Veinticinco años de Parque Natural

Crónica de una metamorfosis que plantea muchas cuestiones; una de ellas es el futuro que espera a nuestros espacios naturales protegidos.

 El pasado otoño el Parque Natural Sierras de Tejeda, Almijara y Alhama celebró el vigesimoquinto aniversario de su declaración como espacio natural protegido; tal designación quedó publicada en el BOJA de septiembre de 1999. Esta es la crónica de una metamorfosis que plantea muchas cuestiones; una de ellas es el futuro que espera a nuestros espacios naturales protegidos.

 El pasado otoño el Parque Natural Sierras de Tejeda, Almijara y Alhama celebró el vigesimoquinto aniversario de su declaración como espacio natural protegido; tal designación fue oficial cuando quedó publicada en el BOJA de septiembre de 1999. Son nada más y nada menos que veinticinco años de guarda y custodia por parte de la Administración andaluza, que sucede en la tarea –o, al menos, lo intenta– a muchas generaciones de hombres y mujeres, dedicados en cuerpo y en espíritu a la salvaguarda integral de unos montes que constituyeron no sólo un hogar sino además su único medio, casi su única razón de vida.

 Esta es, pues, la crónica de una metamorfosis que, en puridad, no es exclusiva de nuestro Parque Natural porque se ha producido también en otros lugares; pero aquí resulta especialmente significativa, ya que se trata de un espacio natural profundamente antropizado, es decir, modificado y transformado por la mano del hombre, durante siglos. A lo largo de su historia, estos parajes se vieron alterados merced al ingente número de chozas, cuevas habitadas, casillas, cortijadas y pueblos que se levantaban a lo largo y ancho del territorio, tanto por su parte malagueña como por la granadina: casi en cada loma se avistaban viviendas o paraderos temporales con sus familias –con frecuencia numerosas– y las consecuentes eras, bancales, sembraderas y terrenos desbrozados; con rebaños y animales de granja que abundaban dondequiera que se fijara la vista; con cauces, pozas, manantiales y rehoyos de los que manaban veneros casi inagotables –entonces, cuando llovía de verdad– de fresquísima agua de roca, cuidadosamente limpios y mantenidos, con sus correspondientes acequias, brazales y conducciones elaborados con tierra o tejas. Infinidad de veredas y caminillos trazados sobre un terreno calizo dolomítico de arena blanca, visibles desde muy lejos, llevaban hasta todo ello y, a su vez, enlazaban entre sí todos los puntos habitados de la sierra. Esta se vislumbraba, por lo tanto, como un territorio domesticado, consagrado casi por entero a cubrir las necesidades de sus habitantes.

## Conjunto de datos:
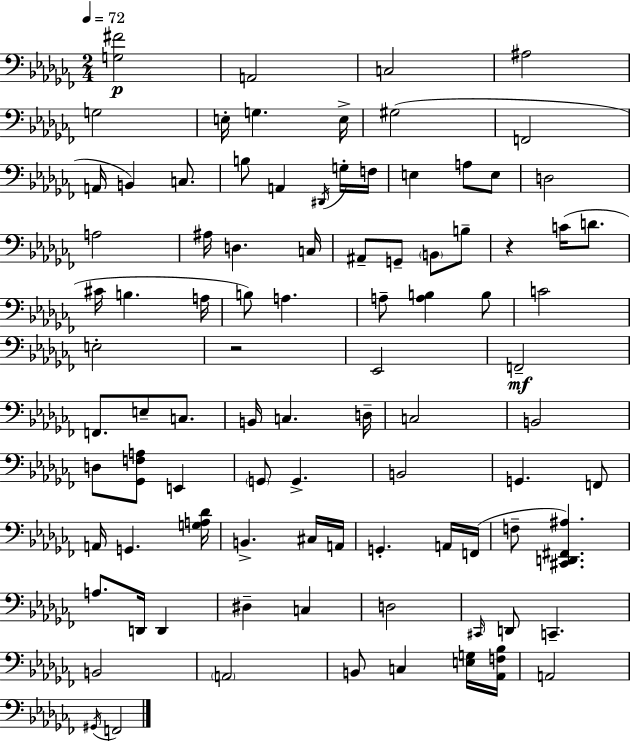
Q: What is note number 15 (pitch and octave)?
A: D#2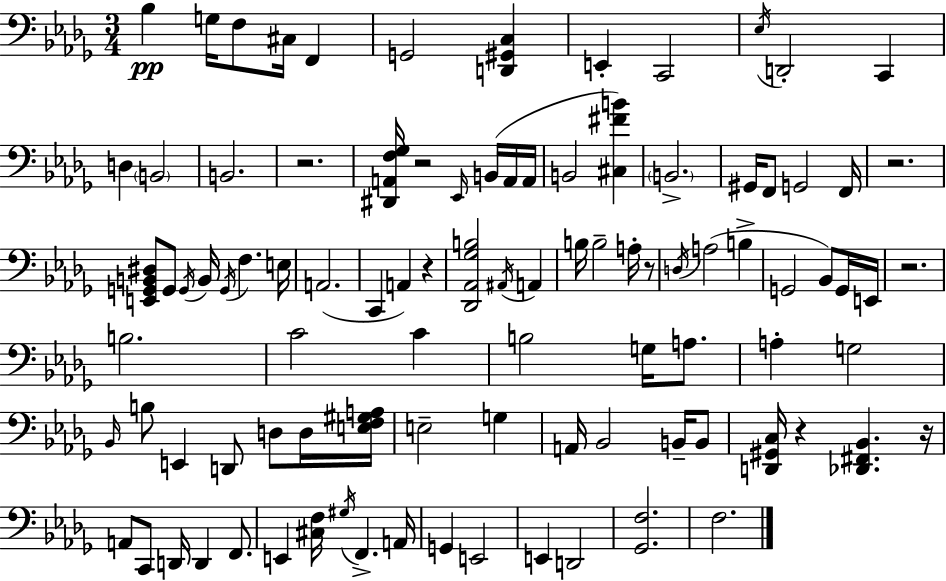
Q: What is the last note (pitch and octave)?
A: F3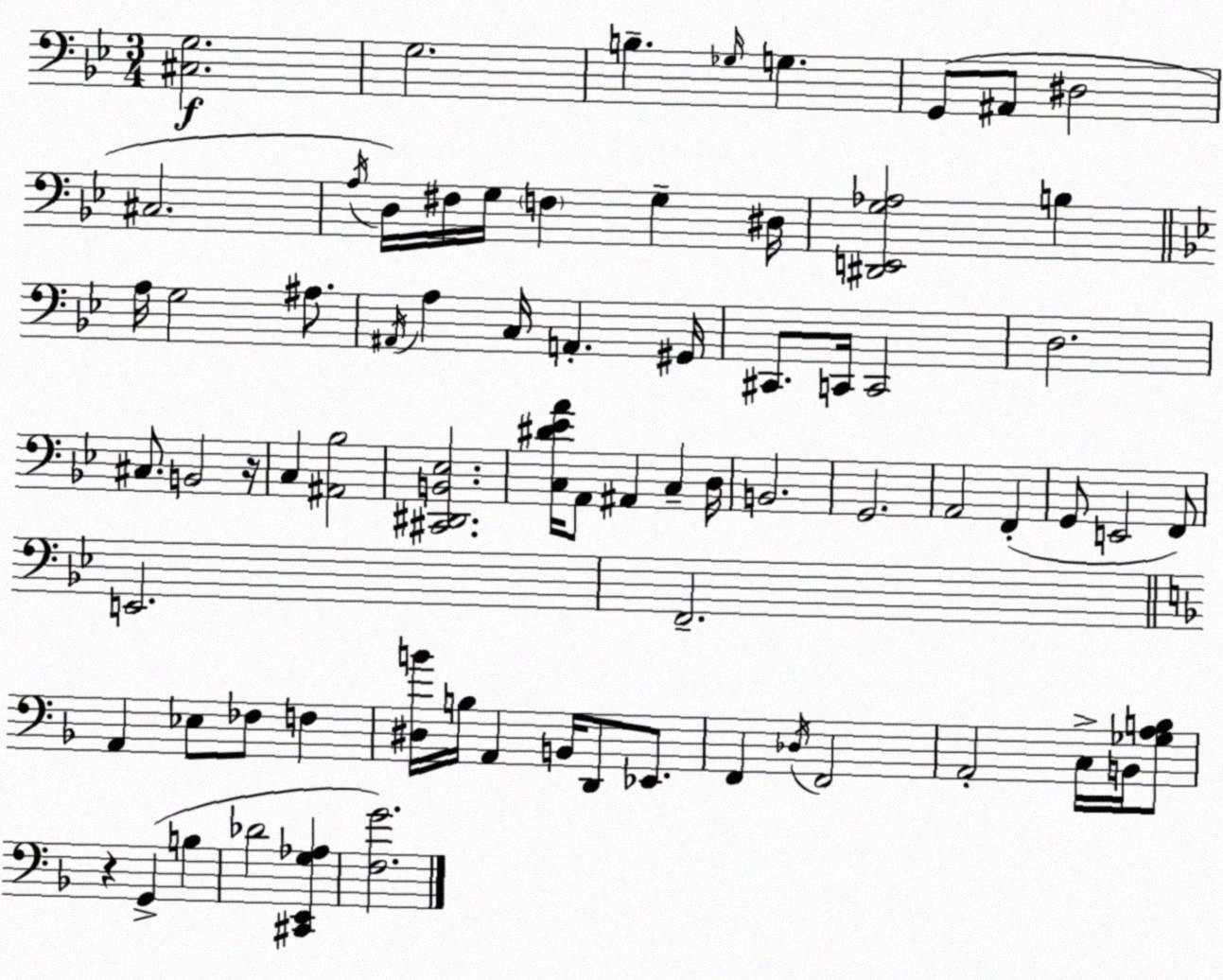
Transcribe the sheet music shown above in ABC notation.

X:1
T:Untitled
M:3/4
L:1/4
K:Gm
[^C,G,]2 G,2 B, _G,/4 G, G,,/2 ^A,,/2 ^D,2 ^C,2 A,/4 D,/4 ^F,/4 G,/4 F, G, ^D,/4 [^D,,E,,G,_A,]2 B, A,/4 G,2 ^A,/2 ^A,,/4 A, C,/4 A,, ^G,,/4 ^C,,/2 C,,/4 C,,2 D,2 ^C,/2 B,,2 z/4 C, [^A,,_B,]2 [^C,,^D,,B,,_E,]2 [C,^D_EA]/4 A,,/2 ^A,, C, D,/4 B,,2 G,,2 A,,2 F,, G,,/2 E,,2 F,,/2 E,,2 F,,2 A,, _E,/2 _F,/2 F, [^D,B]/4 B,/4 A,, B,,/4 D,,/2 _E,,/2 F,, _D,/4 F,,2 A,,2 C,/4 B,,/4 [_G,A,B,]/2 z G,, B, _D2 [^C,,E,,G,_A,] [F,G]2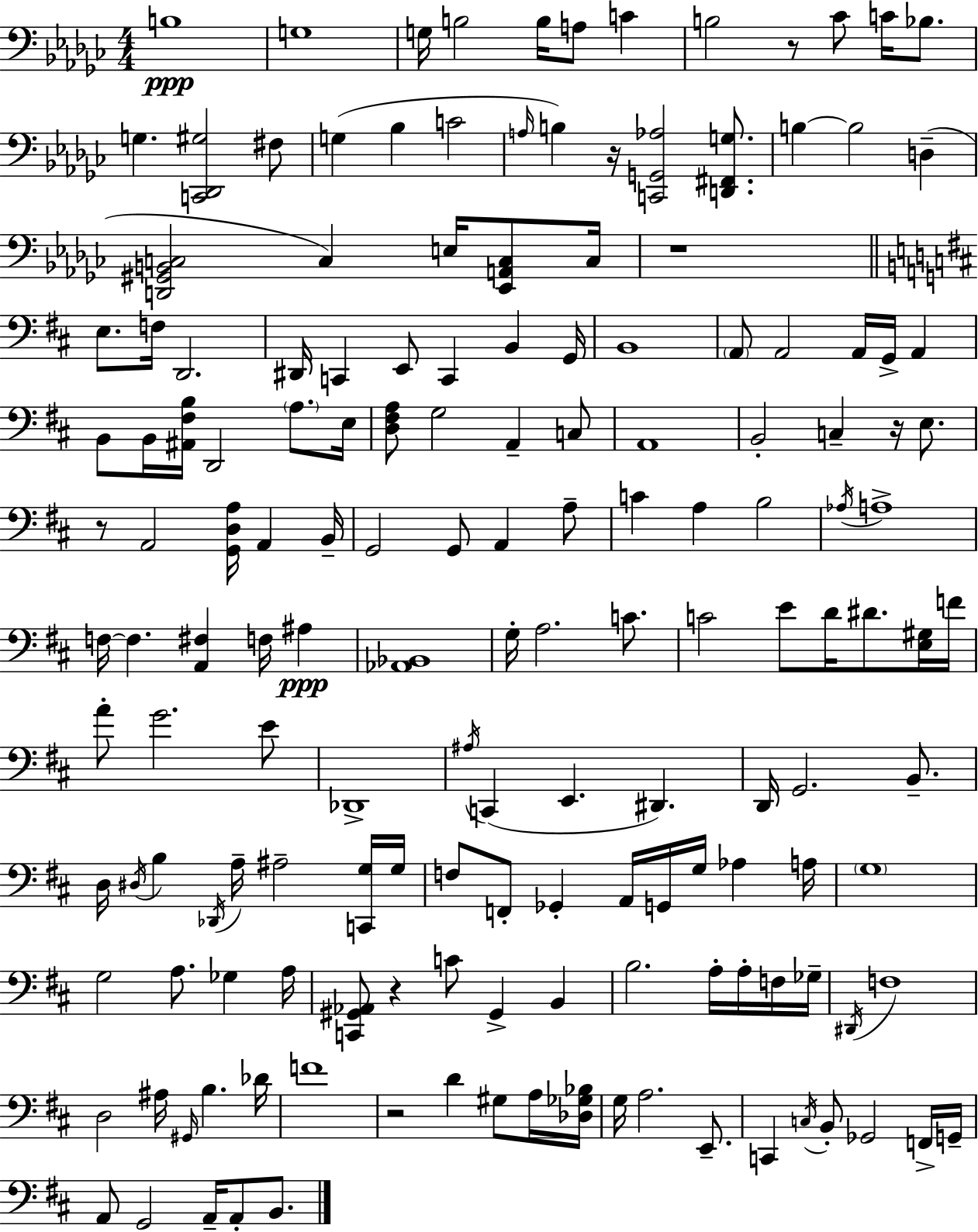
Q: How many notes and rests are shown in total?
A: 160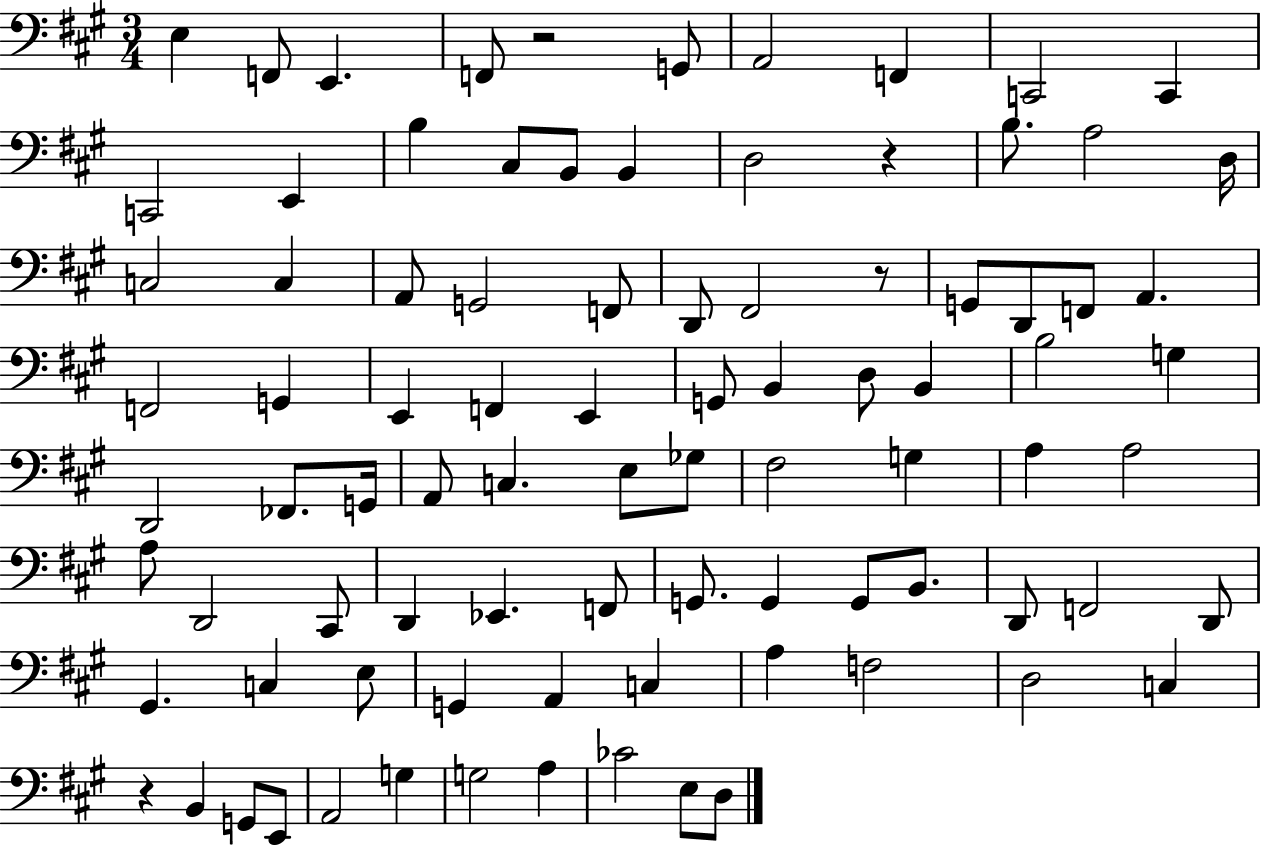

## Instrucciones:
Retoma la crónica sobre los veinticinco años del Parque Natural Sierras de Tejeda, Almijara y Alhama y continúala a partir de su última oración.

## Respuesta:
 Por su ubicación –entre la costa mediterránea y el histórico Reino de Granada–, las sierras de Almijara y Tejeda ordenaron durante mucho tiempo varios pasos directos a través de los puertos de montaña que acortaban el camino hacia el interior, ya que la alternativa era rodear todo el macizo, con la consiguiente pérdida de tiempo en una época en que los medios de locomoción eran nulos y las distancias largas. El hombre buscaba pasos que abreviasen esas distancias a través de los puertos de montaña, y las primeras rutas quedaron fijadas e interconectadas por veredas y caminos de herradura que fueron aumentando hasta convertir Tejeda Almijara en un territorio que contaba con una plenaria red de senderos, mucho más numerosos incluso que en otras sierras de mayor envergadura. Con mejores accesos y el paso continuado comenzaron también a crecer los núcleos de población estable y las tierras roturadas y cultivadas; aumentaron las cabezas de ganado y el número de habitantes en sus comarcas (según las estadísticas, las poblaciones en la Axarquía de Málaga y la Comarca de Alhama alcanzaron sus máximos a principios del siglo XX). Y eran estos, además, unos pueblos con una idiosincrasia y condición muy particulares ya que, aunque ni los trayectos ni las altitudes son excesivos en Tejeda Almijara, sí son muy quebrados sus relieves, y esa circunstancia mantuvo a ciertos núcleos poblacionales bastante aislados.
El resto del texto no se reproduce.